_EXTRAIT DE PAGE_
○ ○ ○

La fête battait son plein dans une ville en effervescence, mêlant processions mariales et liesse populaire en une savante alchimie du profane et du sacré si chère au cœur des gens du Moyen Age.

      Le magnifique autel en bois de Condat, aujourd’hui disparu, représentait le buste en relief de l’Eternel, tenant en sa main gauche la boule du monde. « Au centre, nous dit l’historien Guinodie, régnait une niche pour Notre Dame de Condat. Sa voussure était chargée de fleurs et de fruits en relief ». Dans un médaillon, trônait l’Ange de l’Annonciation. « Tout est d’une grande beauté chez lui, son visage, ses formes, ses membres sont arrondis et souples, et, comme s’il n’avait pas assez de ses ailes pour l’approcher de la Vierge, le sculpteur l’a placé mollement dans les nuées ».

○ ○ ○

_DOCUMENTS DE TRAVAIL_
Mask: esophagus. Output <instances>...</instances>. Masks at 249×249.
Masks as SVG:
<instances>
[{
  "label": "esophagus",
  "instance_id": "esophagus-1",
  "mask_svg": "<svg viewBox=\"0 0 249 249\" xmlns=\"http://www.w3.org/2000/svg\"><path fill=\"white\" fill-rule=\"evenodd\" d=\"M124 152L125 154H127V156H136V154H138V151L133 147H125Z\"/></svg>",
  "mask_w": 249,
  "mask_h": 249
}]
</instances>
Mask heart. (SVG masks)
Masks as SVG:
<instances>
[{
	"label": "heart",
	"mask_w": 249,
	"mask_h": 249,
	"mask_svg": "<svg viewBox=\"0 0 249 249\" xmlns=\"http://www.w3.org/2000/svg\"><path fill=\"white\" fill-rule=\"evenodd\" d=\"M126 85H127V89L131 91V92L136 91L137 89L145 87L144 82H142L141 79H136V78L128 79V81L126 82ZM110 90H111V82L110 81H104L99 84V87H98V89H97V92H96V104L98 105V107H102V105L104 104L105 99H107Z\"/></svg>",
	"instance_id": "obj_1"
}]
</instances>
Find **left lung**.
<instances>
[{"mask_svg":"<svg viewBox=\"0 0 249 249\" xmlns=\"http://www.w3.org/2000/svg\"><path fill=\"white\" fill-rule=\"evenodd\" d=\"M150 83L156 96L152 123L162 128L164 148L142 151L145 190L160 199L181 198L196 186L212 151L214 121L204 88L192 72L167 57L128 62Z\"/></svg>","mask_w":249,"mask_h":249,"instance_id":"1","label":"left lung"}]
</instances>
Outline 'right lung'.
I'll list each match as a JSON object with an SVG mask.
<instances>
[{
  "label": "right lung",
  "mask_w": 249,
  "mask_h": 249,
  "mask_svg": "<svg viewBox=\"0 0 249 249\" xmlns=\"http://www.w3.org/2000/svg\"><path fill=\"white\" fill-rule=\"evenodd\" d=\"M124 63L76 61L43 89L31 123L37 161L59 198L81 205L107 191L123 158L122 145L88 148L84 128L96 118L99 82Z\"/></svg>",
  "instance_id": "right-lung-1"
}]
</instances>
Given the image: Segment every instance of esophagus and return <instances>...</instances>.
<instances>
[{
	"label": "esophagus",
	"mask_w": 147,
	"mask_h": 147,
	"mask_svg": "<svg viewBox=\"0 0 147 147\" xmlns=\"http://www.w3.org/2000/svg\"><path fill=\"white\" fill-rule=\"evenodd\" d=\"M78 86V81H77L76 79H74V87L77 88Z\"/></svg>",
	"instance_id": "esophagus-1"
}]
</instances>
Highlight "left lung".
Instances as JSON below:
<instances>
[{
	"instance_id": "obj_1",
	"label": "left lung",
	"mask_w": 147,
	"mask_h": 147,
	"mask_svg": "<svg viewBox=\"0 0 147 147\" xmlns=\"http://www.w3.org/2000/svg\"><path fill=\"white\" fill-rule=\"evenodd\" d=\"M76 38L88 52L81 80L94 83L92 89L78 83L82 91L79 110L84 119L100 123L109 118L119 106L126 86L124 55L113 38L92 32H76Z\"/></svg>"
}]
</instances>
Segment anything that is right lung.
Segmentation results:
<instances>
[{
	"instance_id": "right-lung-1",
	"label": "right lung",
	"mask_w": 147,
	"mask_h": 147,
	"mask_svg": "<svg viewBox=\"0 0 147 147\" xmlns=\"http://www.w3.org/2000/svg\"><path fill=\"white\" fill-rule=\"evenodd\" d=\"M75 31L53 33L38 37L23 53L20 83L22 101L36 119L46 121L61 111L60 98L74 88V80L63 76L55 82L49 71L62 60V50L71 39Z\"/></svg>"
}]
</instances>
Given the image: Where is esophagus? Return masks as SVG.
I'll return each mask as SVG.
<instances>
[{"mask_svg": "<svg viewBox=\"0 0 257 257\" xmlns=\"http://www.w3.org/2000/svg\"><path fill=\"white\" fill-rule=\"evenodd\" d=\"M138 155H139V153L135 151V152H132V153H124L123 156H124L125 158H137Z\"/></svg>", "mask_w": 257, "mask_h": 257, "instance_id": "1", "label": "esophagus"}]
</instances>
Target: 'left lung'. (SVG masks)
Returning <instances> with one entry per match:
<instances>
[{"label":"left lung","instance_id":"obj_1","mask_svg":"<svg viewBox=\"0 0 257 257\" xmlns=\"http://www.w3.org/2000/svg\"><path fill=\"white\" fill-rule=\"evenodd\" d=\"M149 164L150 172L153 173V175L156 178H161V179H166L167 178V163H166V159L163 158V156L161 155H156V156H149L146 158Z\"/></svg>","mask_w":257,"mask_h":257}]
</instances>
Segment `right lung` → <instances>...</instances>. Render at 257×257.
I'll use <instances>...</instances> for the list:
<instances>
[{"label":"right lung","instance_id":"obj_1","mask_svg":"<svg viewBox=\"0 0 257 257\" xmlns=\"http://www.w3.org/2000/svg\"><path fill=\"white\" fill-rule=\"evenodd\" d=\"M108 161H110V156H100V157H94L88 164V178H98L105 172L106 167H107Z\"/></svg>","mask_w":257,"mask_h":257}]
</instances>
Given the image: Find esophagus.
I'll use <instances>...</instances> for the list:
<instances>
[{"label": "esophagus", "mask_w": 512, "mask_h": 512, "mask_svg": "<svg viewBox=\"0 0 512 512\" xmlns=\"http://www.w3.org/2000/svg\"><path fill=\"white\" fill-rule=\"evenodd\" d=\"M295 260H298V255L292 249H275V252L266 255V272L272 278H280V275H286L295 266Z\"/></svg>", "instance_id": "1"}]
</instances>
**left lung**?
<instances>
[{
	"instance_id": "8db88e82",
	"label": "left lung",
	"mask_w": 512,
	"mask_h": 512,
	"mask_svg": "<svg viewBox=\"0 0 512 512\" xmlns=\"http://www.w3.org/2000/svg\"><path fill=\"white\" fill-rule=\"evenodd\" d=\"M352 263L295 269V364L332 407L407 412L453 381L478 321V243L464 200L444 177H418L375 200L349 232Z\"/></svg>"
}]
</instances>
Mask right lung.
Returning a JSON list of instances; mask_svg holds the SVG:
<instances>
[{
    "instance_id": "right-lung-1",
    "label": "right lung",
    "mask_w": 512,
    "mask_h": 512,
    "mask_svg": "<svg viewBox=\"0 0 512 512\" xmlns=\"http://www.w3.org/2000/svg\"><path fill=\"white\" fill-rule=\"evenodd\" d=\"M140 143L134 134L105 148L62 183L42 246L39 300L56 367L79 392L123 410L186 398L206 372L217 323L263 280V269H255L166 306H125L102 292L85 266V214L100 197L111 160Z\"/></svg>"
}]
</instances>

○ ○ ○

_SÉRIE D'EXERCICES_
a) Transformez en tableau Markdown les entrées, depuis leur première ligne jusqu'à la ligne contenant « Outline 'right lung'. » comprise, avec une colonne « n° » pour le numéro de rang et une colonne « Ligne » pour le contenu de la ligne. Omettez les lignes vides.
b) Poursuivez le texte sur l'autel de Condat après sa dernière phrase.

_CORRIGÉS PAR EXERCICE_
a)
| n° | Ligne |
|---|---|
| 1 | Mask: esophagus. Output <instances>...</instances>. Masks at 249×249. |
| 2 | Masks as SVG: |
| 3 | <instances> |
| 4 | [{ |
| 5 |   "label": "esophagus", |
| 6 |   "instance_id": "esophagus-1", |
| 7 |   "mask_svg": "<svg viewBox=\"0 0 249 249\" xmlns=\"http://www.w3.org/2000/svg\"><path fill=\"white\" fill-rule=\"evenodd\" d=\"M124 152L125 154H127V156H136V154H138V151L133 147H125Z\"/></svg>", |
| 8 |   "mask_w": 249, |
| 9 |   "mask_h": 249 |
| 10 | }] |
| 11 | </instances> |
| 12 | Mask heart. (SVG masks) |
| 13 | Masks as SVG: |
| 14 | <instances> |
| 15 | [{ |
| 16 | 	"label": "heart", |
| 17 | 	"mask_w": 249, |
| 18 | 	"mask_h": 249, |
| 19 | 	"mask_svg": "<svg viewBox=\"0 0 249 249\" xmlns=\"http://www.w3.org/2000/svg\"><path fill=\"white\" fill-rule=\"evenodd\" d=\"M126 85H127V89L131 91V92L136 91L137 89L145 87L144 82H142L141 79H136V78L128 79V81L126 82ZM110 90H111V82L110 81H104L99 84V87H98V89H97V92H96V104L98 105V107H102V105L104 104L105 99H107Z\"/></svg>", |
| 20 | 	"instance_id": "obj_1" |
| 21 | }] |
| 22 | </instances> |
| 23 | Find **left lung**. |
| 24 | <instances> |
| 25 | [{"mask_svg":"<svg viewBox=\"0 0 249 249\" xmlns=\"http://www.w3.org/2000/svg\"><path fill=\"white\" fill-rule=\"evenodd\" d=\"M150 83L156 96L152 123L162 128L164 148L142 151L145 190L160 199L181 198L196 186L212 151L214 121L204 88L192 72L167 57L128 62Z\"/></svg>","mask_w":249,"mask_h":249,"instance_id":"1","label":"left lung"}] |
| 26 | </instances> |
| 27 | Outline 'right lung'. |

b)
      D’une voix douce, l'Ange déclare à la jeune femme du médaillon d’en face de lui, sculptée dans une posture fragile :
« Sois sans crainte, Marie, car tu as trouvé grâce auprès de Dieu. Voici que tu vas concevoir et enfanter un fils, tu lui donneras le nom de Jésus. Il sera grand, il sera appelé Fils du Très-Haut ». Luc 1, 30-32

      Par sa réponse, la Vierge Marie, allait incarner, sous les traits d’une jeune fille de très grande beauté, la déesse sans visage des celtes, la future parturiente dont on ne savait ni l’heure ni le jour de la délivrance, la Divona des Bituriges Vivisques.
Par sa réponse, elle allait devenir l’Etoile des marins, la Protectrice des fleuves, la Patronne du confluent, la Bonne Mère :

« Qu’il me soit fait selon ta parole ! »

Le vitrail de l'Annonciation à Condat

Camille Desveaux


[1] Le nom de Condatis que Libourne conserva jusqu’au Xème siècle, n’était pas unique en France, il était aussi celui de nombreuses villes (ou villages) édifiées à la rencontre de deux rivières comme la ville de Rennes en Bretagne (au confluent de l’Ille et de la Vilaine). La variante de Candé ou Condé (issue de Condate) se rencontre encore aujourd’hui dans le nom de plusieurs communes françaises. Dans le Périgord, la commune de Condat-sur-Vézère a été fondée au confluent de la vézère et du Coly.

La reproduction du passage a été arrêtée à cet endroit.